Le Conseil est d’accord avec Mme Lessard que Radio-Canada, comme les autres réseaux, jouit de la liberté éditoriale et que la décision de traiter d’un sujet en particulier lui revient, mais il rappelle que le guide de déontologie est très précis sur la question de l’information et de la publicité : « Les médias doivent s’interdire de faire leur propre publicité ou la promotion de leur programmation sous la forme de nouvelles ou de reportages.
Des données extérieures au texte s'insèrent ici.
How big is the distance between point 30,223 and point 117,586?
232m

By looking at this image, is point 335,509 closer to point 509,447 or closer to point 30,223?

Non seulement cela a-t-il pour conséquence de réduire l’espace et le temps d’antenne réservés à la véritable information, mais de compromettre leur crédibilité et celle de leurs journalistes, ainsi que de miner la confiance du public quant à l’intégrité de l’information qui lui est transmise. » (DERP, p. 31) Or, le Conseil estime que le segment sur l’émission « Les Chefs » se rapproche davantage d’une autopublicité que d’un reportage nouvelle. Ainsi, le grief pour indépendance de l’information et de mélange des genres est retenu.
Décision
Au vu de ce qui précède, le Conseil de presse retient la plainte de M. Norman McConnell contre l’émission « Le Téléjournal/Québec » et la Société Radio-Canada – Québec pour manque d’indépendance de l’information et mélange des genres.
Analyse de la décision
- C20A Identification/confusion des genres
- C21C Traitement à caractère promotionnel
Tiers
M. McConnell reproche à la Société Radio-Canada – Québec de s’être placée en situation de conflit d’intérêts en diffusant, à 18 heures dans le cadre du « Téléjournal/Québec », un reportage faisant la promotion d’une émission dont elle est, elle-même, le diffuseur. M. McConnell y voit là un mélange des genres qui va à l’encontre des principes d’impartialité et d’objectivité.